→ READING PASSAGE:
____

As has been mentioned Im sure numerous times, easy only in relation to the "hard problem." From Hard problem of consciousness - Wikipedia, the free encyclopedia

"Easy problems

Chalmers contrasts the Hard Problem with a number of (relatively) Easy Problems that consciousness presents. (He emphasizes that what the easy problems have in common is that they all represent some ability, or the performance of some function or behavior).

  • the ability to discriminate, categorize, and react to environmental stimuli;
  • the integration of information by a cognitive system;
  • the reportability of mental states;
  • the ability of a system to access its own internal states;
  • the focus of attention;
  • the deliberate control of behavior;
  • the difference between wakefulness and sleep."
That wiki entry also has a list of other formulations of the Hard Problem. Plurality/individuality of consciousness is not listed.
 
I'm aware of that list. You used the phrase 'these problems', indicating that you were making some kind of statement about (or some reference to) the questions raised in your post, i.e.:

These questions now became "easy."


Additionally, I can't make any sense of the rest of what you write in the part of your post I quoted.
 
I'm aware of that list. You used the phrase 'these problems', indicating that you were making some kind of statement about (or some reference to) the questions raised in your post, i.e.:
No, I used the phrase "these questions." It was in reference to the mind-body problem, ie, how can matter have mind.

Additionally, I can't make any sense of the rest of what you write in the part of your post I quoted.
The mind-body problem and the hard problem, while related, are distinct problems.

We can now conceive how matter can think, we still can't conceive how or why this thinking can be conscious.
 
@Constance
1. Neither answer to a) nor b) would give us any incling as to why I am me whilst you are you... just to make that clear.
2. Chalmers baptised the hard problem the Hard Problem by his definition of it. That definition is the Hard Problem. You can agree, disagree or disprove, but you cannot redefine it.

From Strawson's article:

"These are crude measures, but they’re significant. There was, certainly, an explosion of interest in the problem of consciousness outside the philosophy world, as Chalmers’s use of the phrase “the hard problem” became famous.

This was a great thing, but there was no important new idea, as David Papineau observed in his review of The Conscious Mind in the TLS (June 21, 1996). It’s unfortunate that the beautiful history of this debate has been lost

(many now write as if the “hard problem” of consciousness was discovered by Chalmers),

not just because it’s fascinating, but because almost all the best – most vivid, insightful – work lies in the further past. The “astonishing hypothesis” was the daily bread of the eighteenth-century French materialists and nineteenth-century German materialists. “That matter thinks [is conscious] is a fact”, the Italian Giacomo Leopardi wrote in 1827."

So you'd want to be sure that Chalmer's formulation covers all the historical ground ... maybe it does ... Strawson gives some examples of surprisingly modern definitions from the past ...

I'm still curious where so many have come up with the "why am I me" definition ... haven't seen it yet in Strawson's article..,

at any rate I'm wondering if you'd be better off not even referring to the hard problem?

____

→ RECORDED INFORMATION:

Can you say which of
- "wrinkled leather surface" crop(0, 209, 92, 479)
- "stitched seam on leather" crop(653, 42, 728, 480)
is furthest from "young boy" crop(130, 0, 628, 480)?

____

→ YOUR OBJECTIVE: Can you reproduce the forum discussion of the hard problem, starting with "That wiki entry" and going on through "matter have mind.", but with "phrase" swapped for "expression"? The lines above come from a separate source.

→ OUTPUT BELOW:
That wiki entry also has a list of other formulations of the Hard Problem. Plurality/individuality of consciousness is not listed.
 
I'm aware of that list. You used the expression 'these problems', indicating that you were making some kind of statement about (or some reference to) the questions raised in your post, i.e.:

These questions now became "easy."


Additionally, I can't make any sense of the rest of what you write in the part of your post I quoted.
 
I'm aware of that list. You used the expression 'these problems', indicating that you were making some kind of statement about (or some reference to) the questions raised in your post, i.e.:
No, I used the expression "these questions." It was in reference to the mind-body problem, ie, how can matter have mind.